Compito assegnato a. Ripeti senza modifiche le righe dei record che vanno da quella contenente "Which is farthest" fino alla fine dei record, entrambe le estremità incluse.

Testo selezionato.
Nel cuore di Beckett, oltre Beckett, malgrado Beckett

Cap au pire di Maguy Marin al Festival d'Automne

Pubblicato il 25/11/2012 / di / ateatro n. 141

Negli ultimi anni della sua vita, Samuel Beckett ha scritto delle opere molto brevi, spesso oscure, dove la lingua e il significato sono portati a dissoluzione, ivi compresa la parola, che rimane ad essere non già significante, ma cosa, immagine spuria, in un (dis)ordine senza sintesi nel quale non è prevista nessuna sintassi logica, né accorparazione di parole a costruire, suppur sfuggevoli, discorsi. La sua prosa procede per impulso, come traducendo sempre un aspetto visuale, una forzata visione dell’occhio o della mente. Tale scomposte prove – prose – mettono a dura prova la pazienza e l’intelligenza del lettore, al quale, seguendo ad un prima lettura, risultano non solo ostiche, ma vieppiù incomprensibili. Si percepisce un fondo di bellezza che si rivela solo ai più curiosi, che tornano all’origine del tormento per rifare il percorso di lettura, rivelandosi come lucida e tagliente immagine, come straordinari pezzi che interrogano. Ma cosa? Chi?

Foto di © Laurent Philippe / fedephoto.com.

Dati forniti.
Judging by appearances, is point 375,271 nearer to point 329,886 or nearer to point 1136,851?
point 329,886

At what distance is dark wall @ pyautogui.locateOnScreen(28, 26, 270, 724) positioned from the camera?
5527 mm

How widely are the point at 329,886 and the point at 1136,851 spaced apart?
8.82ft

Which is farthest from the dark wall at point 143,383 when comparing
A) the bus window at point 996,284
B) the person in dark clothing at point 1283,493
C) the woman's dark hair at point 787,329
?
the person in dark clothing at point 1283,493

Compito assegnato b. Prosegui la recensione su Cap au pire di Maguy Marin, ripartendo subito dopo l'ultima frase riportata.

Risultato atteso a.
Which is farthest from the dark wall at point 143,383 when comparing
A) the bus window at point 996,284
B) the person in dark clothing at point 1283,493
C) the woman's dark hair at point 787,329
?
the person in dark clothing at point 1283,493

Risultato atteso b.
Fra le più difficili, forse la palma del peggiore, o migliore, pezzo tardivo nell’opera di Beckett, va a Worstward-ho, titolo mutuato dal linguaggio marinaro che significa che l’ovest è in vista (westward-ho nella vulgata ufficiale), la meta giunta, mentre nella mutazione della prima parte della parola, finisce coll’assumere il significato di “peggio tutta” o “peggio in vista”. Nell’unica traduzione ancora in commercio in Italia il titolo è rimasto in originale, mentre in francese fa Cap au pire.
Maguy Marin ha coraggio colossale a mettere in scena questa prosa, in una tenebra assoluta che non lascia scampo a nessuno, né allo spettatore né alla danza, cui lo spettacolo viene ascritto come genere: Maguy finisce ciò che Beckett ha iniziato, porta a compimento quel processo di dissoluzione che dalla lingua alla parola con la Marin arriva in scena. Bisognerebbe chiederle per quale motivo, quale urgenza l’ha spinta verso Cap au pire, ma chi frequenta assiduamente, aspramente Beckett, sa che la risposta è contenuta nella domanda, nella frequentazione.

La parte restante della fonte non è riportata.